- [DO THIS] Extract, exactly as written, all lines of the material below from the line that includes "Looking at the" through its last line.

- [STORED DATA]
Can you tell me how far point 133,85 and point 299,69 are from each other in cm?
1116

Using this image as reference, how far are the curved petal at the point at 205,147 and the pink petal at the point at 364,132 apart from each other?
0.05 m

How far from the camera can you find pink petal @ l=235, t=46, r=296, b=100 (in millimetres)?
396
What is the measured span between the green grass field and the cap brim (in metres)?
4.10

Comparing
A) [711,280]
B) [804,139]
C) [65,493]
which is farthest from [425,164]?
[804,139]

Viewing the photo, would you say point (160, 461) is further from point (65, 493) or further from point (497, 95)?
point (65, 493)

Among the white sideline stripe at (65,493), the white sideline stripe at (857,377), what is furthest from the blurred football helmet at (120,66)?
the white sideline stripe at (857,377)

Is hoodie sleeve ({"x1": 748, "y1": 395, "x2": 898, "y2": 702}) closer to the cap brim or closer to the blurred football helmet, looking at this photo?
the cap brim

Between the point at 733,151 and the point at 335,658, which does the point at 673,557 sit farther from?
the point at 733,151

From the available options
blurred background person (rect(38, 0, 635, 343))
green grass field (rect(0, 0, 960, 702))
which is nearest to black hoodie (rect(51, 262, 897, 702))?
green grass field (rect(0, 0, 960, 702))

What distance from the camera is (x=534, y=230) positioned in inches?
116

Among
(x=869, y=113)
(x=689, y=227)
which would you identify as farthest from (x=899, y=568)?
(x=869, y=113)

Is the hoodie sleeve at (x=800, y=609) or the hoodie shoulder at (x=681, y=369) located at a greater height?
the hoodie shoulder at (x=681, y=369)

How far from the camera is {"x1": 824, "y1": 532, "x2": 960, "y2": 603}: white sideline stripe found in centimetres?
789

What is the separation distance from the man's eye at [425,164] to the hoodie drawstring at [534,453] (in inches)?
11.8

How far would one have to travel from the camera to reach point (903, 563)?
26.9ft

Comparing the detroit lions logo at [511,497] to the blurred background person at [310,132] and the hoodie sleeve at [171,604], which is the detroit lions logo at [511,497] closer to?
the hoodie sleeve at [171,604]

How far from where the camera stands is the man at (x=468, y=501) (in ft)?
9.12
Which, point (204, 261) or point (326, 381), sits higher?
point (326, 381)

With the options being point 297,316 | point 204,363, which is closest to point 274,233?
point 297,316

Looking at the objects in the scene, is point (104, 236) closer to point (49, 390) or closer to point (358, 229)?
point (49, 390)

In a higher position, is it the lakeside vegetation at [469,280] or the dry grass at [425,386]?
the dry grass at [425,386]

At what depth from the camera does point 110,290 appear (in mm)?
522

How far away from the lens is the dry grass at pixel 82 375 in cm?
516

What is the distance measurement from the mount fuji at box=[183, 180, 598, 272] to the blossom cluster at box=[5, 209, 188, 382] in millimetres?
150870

- [REPLY TO THE TASK]
Looking at the objects in the scene, is point (104, 236) closer to point (49, 390) or closer to point (358, 229)?
point (49, 390)

In a higher position, is it the lakeside vegetation at [469,280] or the dry grass at [425,386]?
the dry grass at [425,386]

At what depth from the camera does point 110,290 appear (in mm)?
522

How far away from the lens is the dry grass at pixel 82 375 in cm?
516

What is the distance measurement from the mount fuji at box=[183, 180, 598, 272] to the blossom cluster at box=[5, 209, 188, 382] in millimetres?
150870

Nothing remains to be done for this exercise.